Yushchenko dissolved parliament and called the Dec. 7 poll after accusing Prime Minister Yulia Tymoshenko, his estranged ally from the 2004 "Orange Revolution", of destroying the governing coalition through personal ambition.
Tymoshenko opposes the election as "reckless" as an International Monetary Fund mission holds talks in Kiev to help Ukraine weather the effects of the world-wide financial crisis -- a weakened currency and possible banking instability.
Court action launched by the premier's allies has suspended all preparations for the vote and both parliament and the government have refused to provide the necessary finance.
The deputy head of the Central Election Commission said delays had made it very difficult now to meet the target date.
"All the deadlines have already been missed for getting things ready for the vote," Andriy Magera told Interfax Ukraine news agency.
The legal standing of the poll, Ukraine's third in as many years, was plunged into confusion by a series of rulings.
The Kiev appeal court initially put off until next week its examination of a bid by the president's office to overturn the earlier ruling suspending preparations for the poll.
The president then issued decrees reorganising the capital's courts and one court struck down the suspension order launched by the premier's allies.

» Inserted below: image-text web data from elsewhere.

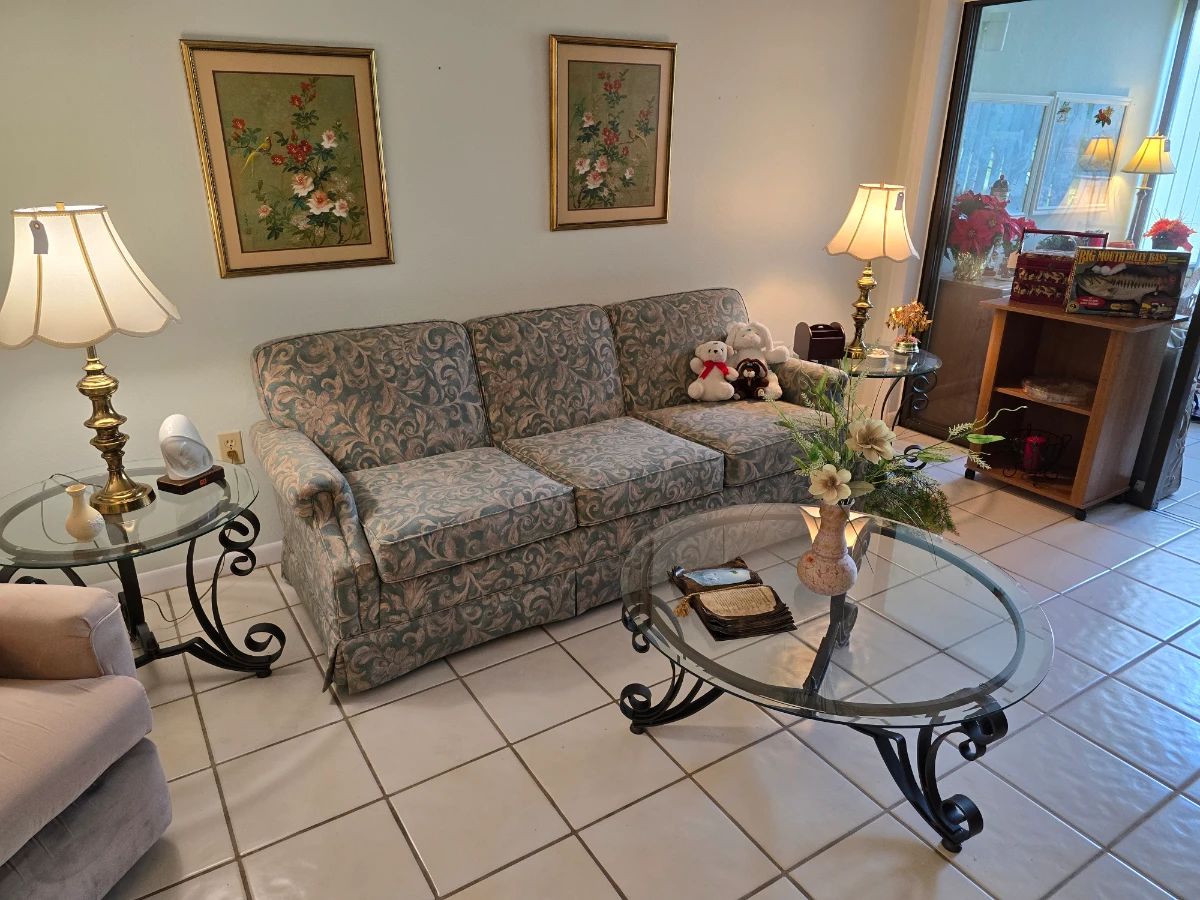 Renee's Estate Sales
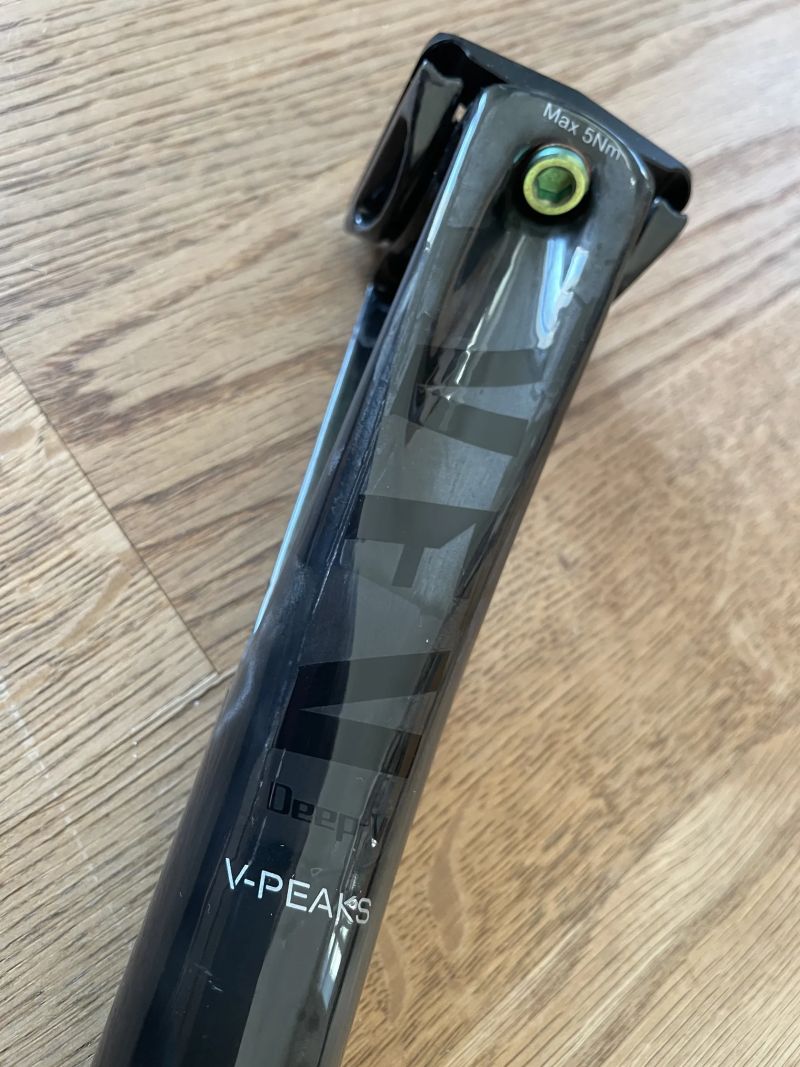 Karbonová sedlovka VFV Deep-V 400mm 30.9mm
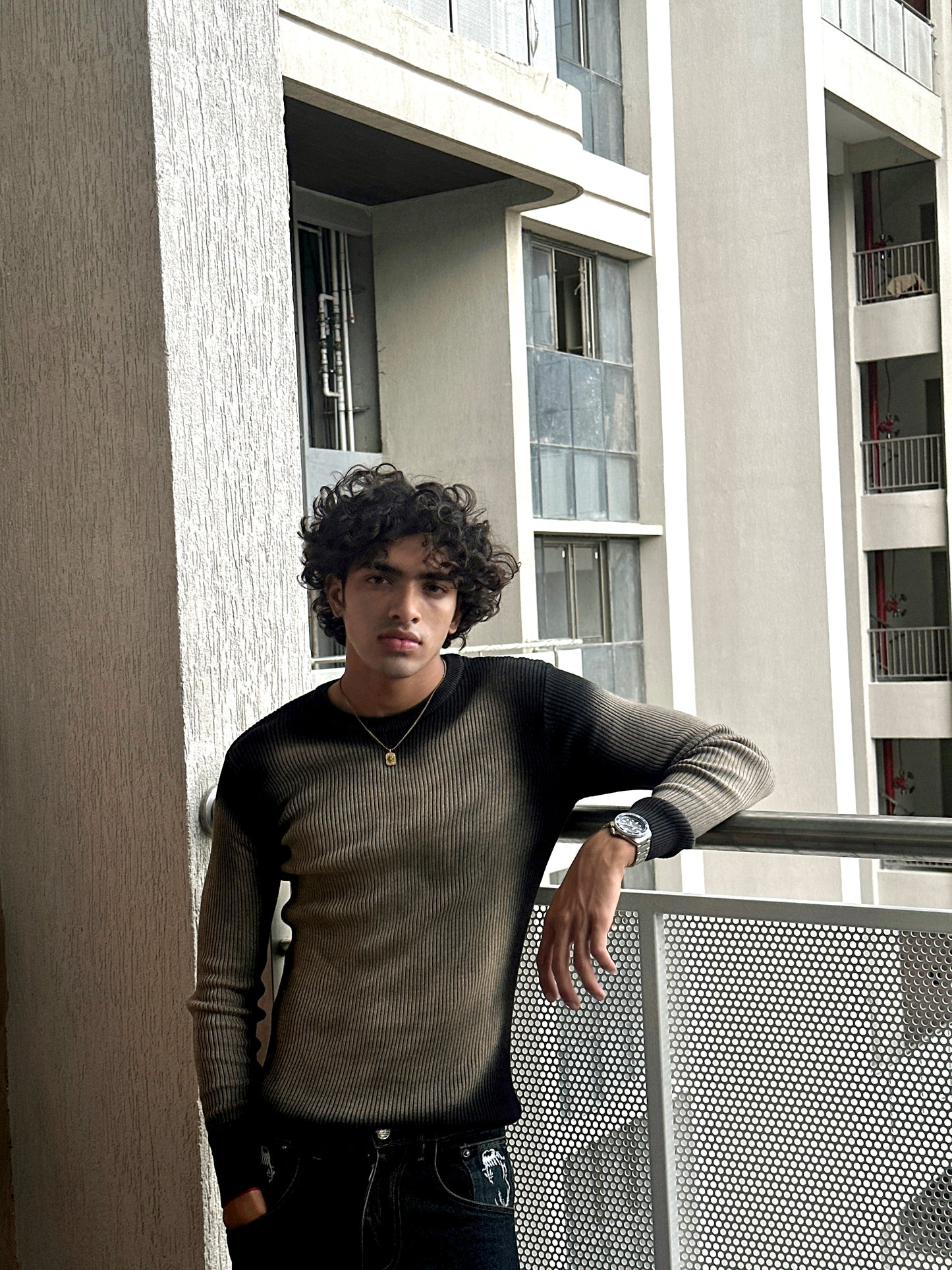 BROWN WASHED RIBBED SWEATSHIRT
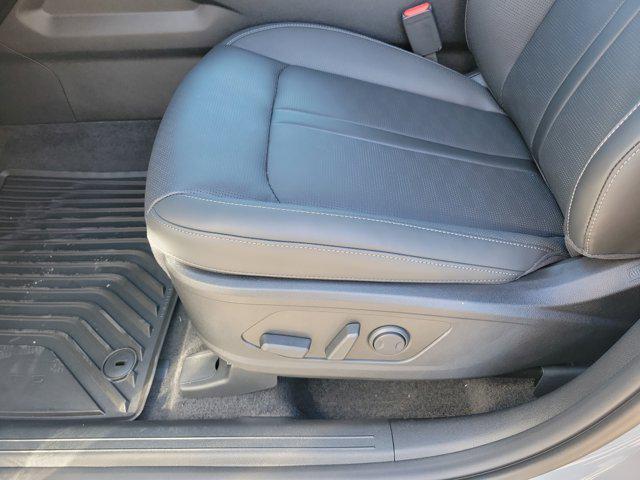 new 2026 Kia Sorento car, priced at $38,565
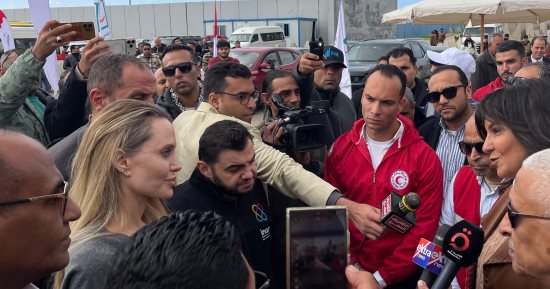 محافظ شمال سيناء يستقبل أنجلينا جولي ويتفقدان معبر رفح (صور)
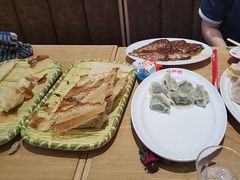 -赵奶奶水饺锅贴小酒馆(丁字沽店)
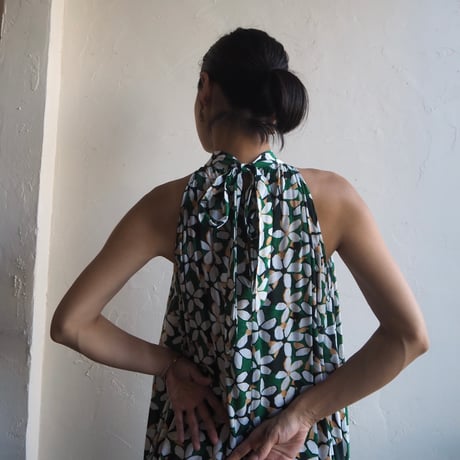 neck ribbon dress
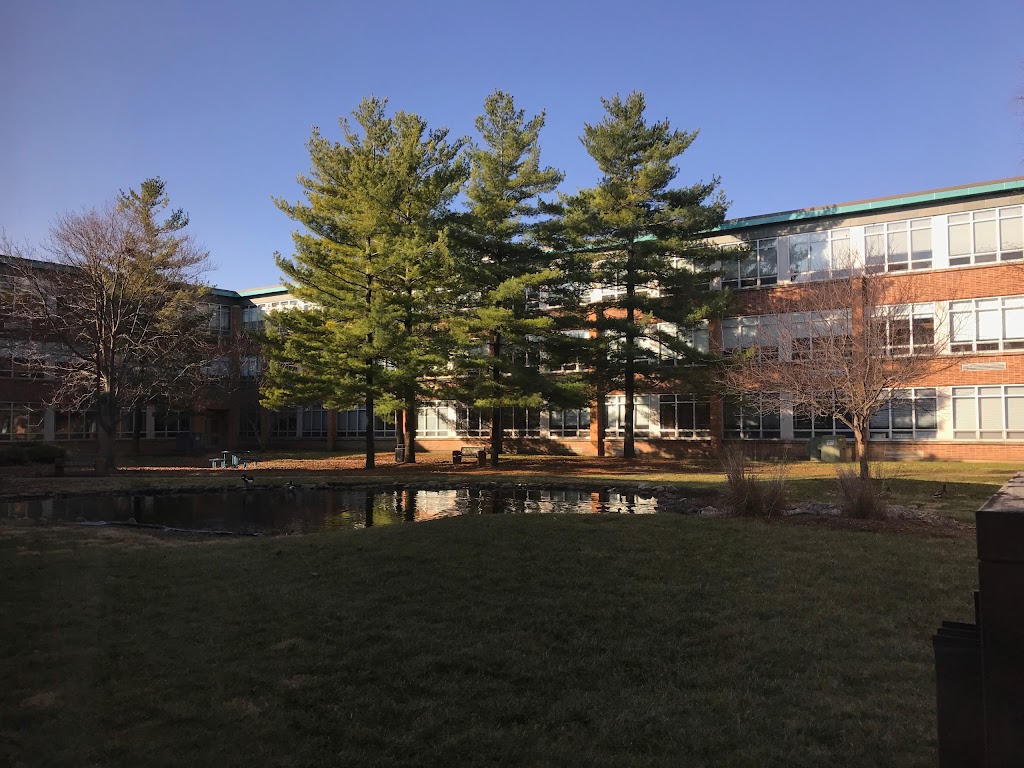 Downers Grove South High School | 1436 Norfolk St, Downers Grove, IL 60516, USA | Phone: (630) 795-8500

Tymoshenko denounced the move.
"It seem to me this has never happened before in any country - a leader dissolves courts which takes decisions he doesn't like," she told a news conference. "This dreadful practice ruins what is left of the legal system in the country."
Yushchenko has twice appointed Tymoshenko premier, but the two have been constantly in conflict. The coalition linked to the 2004 protests unravelled last month when the president's Our Ukraine party quit its alliance with Tymoshenko's bloc.
Tymoshenko has urged the president to allow the coalition to be restored and says she is ready to meet "any conditions" to persuade him to rescind the decree dissolving the chamber.
The president has vowed to proceed with the election regardless of the prime minister's "gimmicks".
The premier says the poll runs counter to the national interest and has refused an order by the country's top security body to provide the $85 million needed to conduct the poll.
The government, however, has approved draft amendments to the 2008 budgets allowing for election financing. But such a move would require a full-fledged sitting of parliament.